Time for another guest blog! This time guest-blogger Claire Johnson is tackling the age old question: is there such a thing as too many sequels when it comes to our animated favourites?

Are we at peak animated sequel?

Monsters University. The Incredibles 2. The upcoming Toy Story 4 (yep – we’re on to the fourth). I could go on. And on. And on.

Is it possible that we’ve reached peak animated sequel?

This may be controversial, but in recent years (and even recent months) it feels like we’ve been hit with a tsunami of animated sequels, with filmmakers riding the wave of millennial nostalgia to ensure they get bums on cinema seats (and a healthy cheque in their back pocket). I’m just not sure if I’m on board for the ride.

Don’t get me wrong here – I’m not a total cynic.

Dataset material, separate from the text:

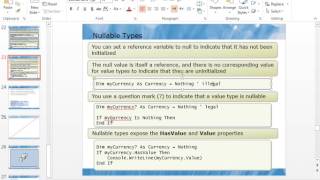 23 Nullable Types In VB Net [upl. by Lorenz650]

Many sequels are valid in their own right (here’s looking at you, Shrek 2), and have a well-deserved place in our hearts.

But I can’t be the only one who eye-rolled at a fourth Toy Story? Can I?

I adored Toy Story 1 and 2, and positively wept at film number 3 (by that time, I was old enough to appreciate just how much of an emotional rollercoaster those films are). The last film felt like the perfect ending to a perfect trilogy. Andy went off to college, we all cried, and the series came to its natural conclusion.

Or, perhaps not.

It’s the sequel no-one saw coming. While it’s impossible to know yet whether it’ll stand its own and justify its place in Pixar history, or be the first flop in a series of successes, it has the potential to either spoil what would have been the perfect Pixar hat-trick or have me eating my words. And probably weeping, again.

In an unpredictable world (I won’t mention the B word…), this constant stream of animated sequels takes us back to a happier time. Like slipping into your favourite old slippers, they’re comfortable and familiar – the characters are established, the plots are easy to follow, and they give us that warm and fuzzy feeling that’s hard to find elsewhere.

And the box office doesn’t lie – we’re flocking to see them. The Incredibles 2 is the highest grossing animated film of all time, followed by Finding Dory in second place, and – you guessed it – another sequel, Shrek 2, coming in third. The studios are clearly onto a winning formula, a tried and tested money-maker. But I’d hate to see the quality of these movies getting compromised for a quick buck.

Anyway, sequels could be the least of our concerns. Rumour has it that a script is in development for a Grease prequel, which focuses on Danny and Sandy’s initial meeting and summer of love. And while that’s highly unlikely to be animated, it’s only a matter of time before the animation studios are presenting us with ‘the story before the story’. There’s already been The Lion King 1½*, and the straight-to-video Ariel’s Beginning.

So, are all these sequels exploiting our desperate need for millennial nostalgia? Maybe. Are we still going to eat up every single trailer, search for every hidden Easter egg, and lose our minds speculating about the plot until Frozen 2/Toy Story 4/Shrek 5 hits the cinema? You bet we are.

And I, despite my best efforts, will likely have a front row seat.

*I’m actually not slating this one – it was surprisingly good.